In the Mouth of Madness Synopsis: With the disappearance of hack horror writer Sutter Cane, all Hell is breaking loose…literally! Author Cane, it seems, has a knack for description that really brings his evil creepy-crawlies to life. Insurance investigator John Trent is sent to investigate Cane’s mysterious vanishing act and ends up in the sleepy little East Coast town of Hobb’s End. The fact that this town exists as a figment of Cane’s twisted imagination is only the beginning of Trent’s problems.
Release Date: February 3rd, 1995 | Runtime: 1 hour and 35 minutes | MPAA Rating: R | Coolthulhus Earned: 5
In the Mouth of Madness Review
Have you read Sutter Cane?
I can’t believe that it took me so long to watch this movie. It has practically everything I love in it: Lovecraft, Stephen King, and a ton of references to look for and spot and conjecture about. In short, I’m very disappointed in myself for not watching it sooner. In my defense, I had no idea it was even about a book, so, there ya go.
I loved the plot to it. It was creepy and took many unexpected twists and turns. Reality itself gets distorted in interesting ways that did not come across as cheatery and contrived. It also raises some interesting questions about readers and the free will of the characters in fiction.
Sorry, a small digression here. Just pretend for a moment that it’s true (c’mon, you can do it, you guys read horror and sci-fi. I know you have imaginations). That a fictional character is aware of what is happening to him or her. They realize this but can’t do anything about it. They are forced to live through whatever unimaginable horror the author can think of to inflict upon them. I can’t imagine anything more horrifying. I’m not really talking about meta-horror, exactly, because to me it’s a different kind of awareness.
Anyways, you didn’t read this to get my half-assed attempt at midnight psychology. You want to hear about the movie. It starts out with a bang and the pace keeps up until the last fifteen minutes or so. It does start to slow down a bit near the end but it’s a necessary slowness so it’s acceptable. The plot stays on point throughout without any digressions that don’t add to the movie.
The effects are top-notch and some really managed to give me the creeps. Some of the creepier ones are also the most simple.
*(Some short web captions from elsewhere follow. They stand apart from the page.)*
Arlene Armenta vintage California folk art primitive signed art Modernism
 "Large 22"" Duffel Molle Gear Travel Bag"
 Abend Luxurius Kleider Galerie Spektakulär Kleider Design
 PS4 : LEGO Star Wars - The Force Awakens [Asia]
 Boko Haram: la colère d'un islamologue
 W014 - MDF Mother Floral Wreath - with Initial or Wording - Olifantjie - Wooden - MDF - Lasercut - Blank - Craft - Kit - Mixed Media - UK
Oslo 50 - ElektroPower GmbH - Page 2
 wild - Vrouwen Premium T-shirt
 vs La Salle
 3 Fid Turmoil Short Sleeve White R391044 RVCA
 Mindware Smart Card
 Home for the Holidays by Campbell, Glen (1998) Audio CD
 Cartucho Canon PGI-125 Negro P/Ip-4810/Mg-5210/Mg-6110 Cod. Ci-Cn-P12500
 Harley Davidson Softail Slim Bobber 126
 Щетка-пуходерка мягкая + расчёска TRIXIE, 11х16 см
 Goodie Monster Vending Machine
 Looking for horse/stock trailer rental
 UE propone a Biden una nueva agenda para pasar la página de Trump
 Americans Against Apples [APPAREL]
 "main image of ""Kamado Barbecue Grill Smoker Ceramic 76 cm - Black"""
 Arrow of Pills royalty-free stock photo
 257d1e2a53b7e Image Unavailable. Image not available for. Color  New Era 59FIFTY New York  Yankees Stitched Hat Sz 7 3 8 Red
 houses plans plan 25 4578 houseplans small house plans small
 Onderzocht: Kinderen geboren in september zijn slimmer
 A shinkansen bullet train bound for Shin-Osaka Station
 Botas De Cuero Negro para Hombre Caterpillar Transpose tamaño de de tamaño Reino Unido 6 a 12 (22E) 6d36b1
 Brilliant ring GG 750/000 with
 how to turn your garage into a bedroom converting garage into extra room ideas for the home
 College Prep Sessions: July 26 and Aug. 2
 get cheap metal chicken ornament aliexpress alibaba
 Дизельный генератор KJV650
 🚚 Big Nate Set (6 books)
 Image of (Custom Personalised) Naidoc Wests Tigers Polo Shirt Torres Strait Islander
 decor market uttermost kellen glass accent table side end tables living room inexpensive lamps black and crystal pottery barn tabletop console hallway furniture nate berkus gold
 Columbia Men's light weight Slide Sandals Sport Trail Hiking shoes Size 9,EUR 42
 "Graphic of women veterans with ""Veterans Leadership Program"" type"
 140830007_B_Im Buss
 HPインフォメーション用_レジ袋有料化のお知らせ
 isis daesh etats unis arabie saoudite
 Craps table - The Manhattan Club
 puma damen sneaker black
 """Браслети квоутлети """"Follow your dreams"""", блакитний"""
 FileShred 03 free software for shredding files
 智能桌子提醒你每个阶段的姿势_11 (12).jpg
Maybe not simple to pull off but in the plot they’re somewhat minor happenings but add to the general atmosphere and general creepiness. The bridge into Hobb’s End. The changing picture. Simple, but very effective. And the creature effects? Excellent.
Sam Neill is very believable as the cocky insurance investigator, totally convinced he is the master of his own, cynical view of the world. Julie Carmen is very able in her role, if a little lat at times but since I’ve never seen her in anything else I’m not really sure if that was an acting choice or her typical acting ability. Jürgen Prochnow is perfect as the “author” of the end of the world. Oddly enough, this is not the first time Jürgen has brought about the Apocalypse. The first time was in a movie called ‘The Seventh Sign” (which I’ll be reviewing soon). He’s perfect as the elusive Sutter Cane. Even the secondary characters are played well.
And of course, all the references. I’d love to point out as many as I noticed (and I’m pretty sure there’s more I didn’t) but since some are plot points I don’t want to spoil anything for you. I don’t like to assume that just because a movie is older then it’s ok to tell the whole story. Suffice it to say that there are many and Lovecraft and King fans alike will have many happy egg hunts.